### Document segment
···
Christina Stead, For love alone (Review)

In a recent communication with local author Nigel Featherstone about reviewing, he reminded me of Peter Rose’s advice for new reviewers for the ABR. One of the points Rose makes is:

with major books, ones that have been reviewed extensively in the newspapers, submit reviews that add to our understanding of the book, not just repetitious codas to or echoes of earlier reviews.

This stands also, I think, for classics, for books that have become part of the “canon”. Stead’s For love alone is such a book. My problem then is how to say something about this book that isn’t same-old, same-old. I could be lucky here though, because while Christina Stead is part of the Australian literary canon she’s probably not as well read or as well-known as she should be.

To gain some idea of her reputation amongst the literati, just look at these comments … Patrick White described this book as ‘A remarkable book. I feel elated to know it is there’. Now that is really something isn’t it? Helen Garner has said ‘I could die of envy of her hard eye’, David Malouf wrote that ‘Christina Stead has the scope, the imagination, the objectivity of the greatest novelists’, while American critic Clifton Fadiman called her ‘the most extraordinary woman novelist produced by the English-speaking race since Virginia Woolf‘. He has qualified his praise with ‘woman’, but nonetheless, you see what I mean. What can I add to a discussion of a writer of this ilk?

Enough introduction. Those of you who don’t know the novel are probably wondering by now what it’s about. The title sounds a bit melodramatic, and the basic plot-line could suggest it, but in fact the book is low on drama. You don’t read Stead for page-turning excitement. The novel is set in Sydney and London, from 1933 to 1937. It concerns Teresa Hawkins, the 19-year-old daughter of an unloving, self-involved father. Neither she nor her three siblings are happy at home but seem tied to it, mostly for economic reasons. The novel opens with Teresa and her sister Kitty attending the wedding of their cousin Malfi, setting the scene for Teresa’s quest for love – for a real love, though, not for “some schoolfellow gone into long trousers”. Unfortunately, while she is an intelligent and resourceful young girl, she is also naive. She sets her sights on her Latin teacher, the 23-year-old Jonathan Crow*. Consider the name, and you might gain some insight into his nature!

“She believed firmly in the power of the will to alter things and force things to an end”
···
### Record extracts
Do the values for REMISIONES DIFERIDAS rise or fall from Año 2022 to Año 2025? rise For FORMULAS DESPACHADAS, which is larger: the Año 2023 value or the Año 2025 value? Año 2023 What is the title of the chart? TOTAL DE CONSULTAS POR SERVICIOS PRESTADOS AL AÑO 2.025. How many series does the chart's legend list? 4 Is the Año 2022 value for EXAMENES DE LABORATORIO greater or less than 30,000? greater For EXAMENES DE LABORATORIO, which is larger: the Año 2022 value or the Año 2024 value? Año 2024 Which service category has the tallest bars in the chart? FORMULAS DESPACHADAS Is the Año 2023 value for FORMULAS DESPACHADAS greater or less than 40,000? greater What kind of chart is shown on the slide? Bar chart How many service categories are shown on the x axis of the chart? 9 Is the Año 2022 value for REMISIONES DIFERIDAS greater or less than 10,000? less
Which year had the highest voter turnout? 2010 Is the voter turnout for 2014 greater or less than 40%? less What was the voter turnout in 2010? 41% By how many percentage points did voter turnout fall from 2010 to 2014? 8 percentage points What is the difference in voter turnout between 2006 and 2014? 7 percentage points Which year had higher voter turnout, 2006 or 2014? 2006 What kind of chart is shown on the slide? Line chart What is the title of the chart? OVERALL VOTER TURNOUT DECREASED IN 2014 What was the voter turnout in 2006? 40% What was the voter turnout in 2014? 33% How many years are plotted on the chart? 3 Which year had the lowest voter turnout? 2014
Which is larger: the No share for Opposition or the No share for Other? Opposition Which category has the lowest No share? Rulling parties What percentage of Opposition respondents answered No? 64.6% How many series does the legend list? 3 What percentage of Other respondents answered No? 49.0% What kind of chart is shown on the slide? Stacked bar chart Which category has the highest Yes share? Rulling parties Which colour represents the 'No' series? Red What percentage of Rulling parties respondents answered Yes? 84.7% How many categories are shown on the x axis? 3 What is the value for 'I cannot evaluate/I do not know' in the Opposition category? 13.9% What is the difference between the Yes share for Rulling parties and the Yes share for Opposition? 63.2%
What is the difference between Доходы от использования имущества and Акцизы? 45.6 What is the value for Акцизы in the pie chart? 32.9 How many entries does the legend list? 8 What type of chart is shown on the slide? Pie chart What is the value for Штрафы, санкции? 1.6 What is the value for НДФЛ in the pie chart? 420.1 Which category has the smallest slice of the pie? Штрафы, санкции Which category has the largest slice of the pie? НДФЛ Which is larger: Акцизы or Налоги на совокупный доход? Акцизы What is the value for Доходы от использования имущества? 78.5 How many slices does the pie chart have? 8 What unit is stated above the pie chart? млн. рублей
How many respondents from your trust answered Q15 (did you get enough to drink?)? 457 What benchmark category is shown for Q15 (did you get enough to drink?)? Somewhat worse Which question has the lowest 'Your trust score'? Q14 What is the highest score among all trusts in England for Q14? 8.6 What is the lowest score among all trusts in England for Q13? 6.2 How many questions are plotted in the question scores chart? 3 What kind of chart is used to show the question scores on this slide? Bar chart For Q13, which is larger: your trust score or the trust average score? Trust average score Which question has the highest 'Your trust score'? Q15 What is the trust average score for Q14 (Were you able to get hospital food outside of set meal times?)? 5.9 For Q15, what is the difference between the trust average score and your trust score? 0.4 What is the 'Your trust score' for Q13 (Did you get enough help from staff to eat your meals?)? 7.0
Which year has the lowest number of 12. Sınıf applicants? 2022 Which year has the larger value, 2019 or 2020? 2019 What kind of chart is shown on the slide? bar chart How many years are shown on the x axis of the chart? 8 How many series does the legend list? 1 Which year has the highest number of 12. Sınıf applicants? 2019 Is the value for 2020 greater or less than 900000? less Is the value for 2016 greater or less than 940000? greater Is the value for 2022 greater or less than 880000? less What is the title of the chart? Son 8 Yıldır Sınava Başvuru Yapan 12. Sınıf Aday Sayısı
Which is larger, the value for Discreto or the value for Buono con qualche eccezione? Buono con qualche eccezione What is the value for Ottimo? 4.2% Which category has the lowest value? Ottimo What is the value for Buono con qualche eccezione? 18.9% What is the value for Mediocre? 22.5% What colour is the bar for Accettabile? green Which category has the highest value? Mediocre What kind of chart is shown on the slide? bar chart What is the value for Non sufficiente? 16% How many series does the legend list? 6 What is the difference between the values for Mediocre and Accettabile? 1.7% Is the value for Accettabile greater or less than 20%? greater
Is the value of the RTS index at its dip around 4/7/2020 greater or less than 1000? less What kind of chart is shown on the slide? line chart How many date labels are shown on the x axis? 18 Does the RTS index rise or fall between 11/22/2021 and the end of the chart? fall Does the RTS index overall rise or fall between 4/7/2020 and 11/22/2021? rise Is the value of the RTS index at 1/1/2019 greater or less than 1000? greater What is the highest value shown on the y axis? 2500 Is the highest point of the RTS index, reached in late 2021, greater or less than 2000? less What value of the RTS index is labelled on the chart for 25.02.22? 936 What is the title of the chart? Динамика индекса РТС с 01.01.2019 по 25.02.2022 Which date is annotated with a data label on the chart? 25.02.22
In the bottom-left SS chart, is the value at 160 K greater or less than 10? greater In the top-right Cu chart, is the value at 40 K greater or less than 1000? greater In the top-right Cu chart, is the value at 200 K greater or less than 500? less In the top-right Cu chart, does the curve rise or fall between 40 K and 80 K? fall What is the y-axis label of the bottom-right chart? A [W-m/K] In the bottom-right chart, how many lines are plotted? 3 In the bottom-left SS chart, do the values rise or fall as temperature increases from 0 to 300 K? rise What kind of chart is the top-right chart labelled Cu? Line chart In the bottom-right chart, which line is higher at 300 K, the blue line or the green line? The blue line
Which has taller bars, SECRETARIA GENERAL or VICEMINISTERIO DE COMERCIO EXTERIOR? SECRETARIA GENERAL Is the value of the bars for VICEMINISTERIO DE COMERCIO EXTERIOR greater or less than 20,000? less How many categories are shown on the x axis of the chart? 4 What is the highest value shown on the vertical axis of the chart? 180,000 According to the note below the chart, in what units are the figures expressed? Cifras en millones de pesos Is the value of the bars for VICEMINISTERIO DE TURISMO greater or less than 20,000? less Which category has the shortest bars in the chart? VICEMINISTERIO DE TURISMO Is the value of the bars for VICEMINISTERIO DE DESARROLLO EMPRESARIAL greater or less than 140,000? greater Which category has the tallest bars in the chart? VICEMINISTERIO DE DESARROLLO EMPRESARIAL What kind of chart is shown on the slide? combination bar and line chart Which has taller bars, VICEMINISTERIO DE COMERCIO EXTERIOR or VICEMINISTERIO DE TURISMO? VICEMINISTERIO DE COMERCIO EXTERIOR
···
### Your assignment
Please resume the review of Christina Stead's For love alone, picking up right after its last line. The material was taken from a different source than the review.

### Response
It’s hard when reading the novel not to think of Thomas Hardy’s Tess of the d’Urbervilles (surely it’s relevant that Teresa is also called Tessa?) and, even more, of Edith Wharton‘s heroines. However, while society’s rules and conventions underpin the plot, Stead is more interested in her characters’, particularly Teresa’s, psychology. What does Teresa mean by love, what is its impact on her, and how far will she go for it? Very far, we soon discover. She denies herself sustenance almost to the point of death, not once but twice, in the novel. Why?

Well, let’s look at Teresa/Tessa. Early in the novel, she’s idealistic. She will not, she says, compromise her life. “I’ll never give in” (p. 33) she says to her aunts, and a little later says to her cousin, “I’d work my fingers to the bone to keep my lover” (p. 127). As she becomes immersed in her love for Jonathan Crow, she enacts these vows: “I am killing myself for a man” (p. 314), she realises. “Love is hard” (p. 357). And yet, she continues for many more chapters, to believe in her idea of love (in which women can’t expect happiness) and in Jonathan. This, to her, is how love is. It’s an intriguing portrait of a woman who is strong and intelligent, and yet unable to let go of something that is patently going nowhere. When the inimical Crow describes her as “a true example of masochism and also a perfect example of mythomania”, it’s hard not to agree.

Teresa, then, is not a simple character. Her commitment to Jonathan is complicated: when opportunities arise for greater intimacy, she in fact pulls back. It’s significant that several times through the novel she mentions Ulysses:

she could sail the seas like any free soul, from Ulysses to the latest skipper of a sixteen-footer rounding the world.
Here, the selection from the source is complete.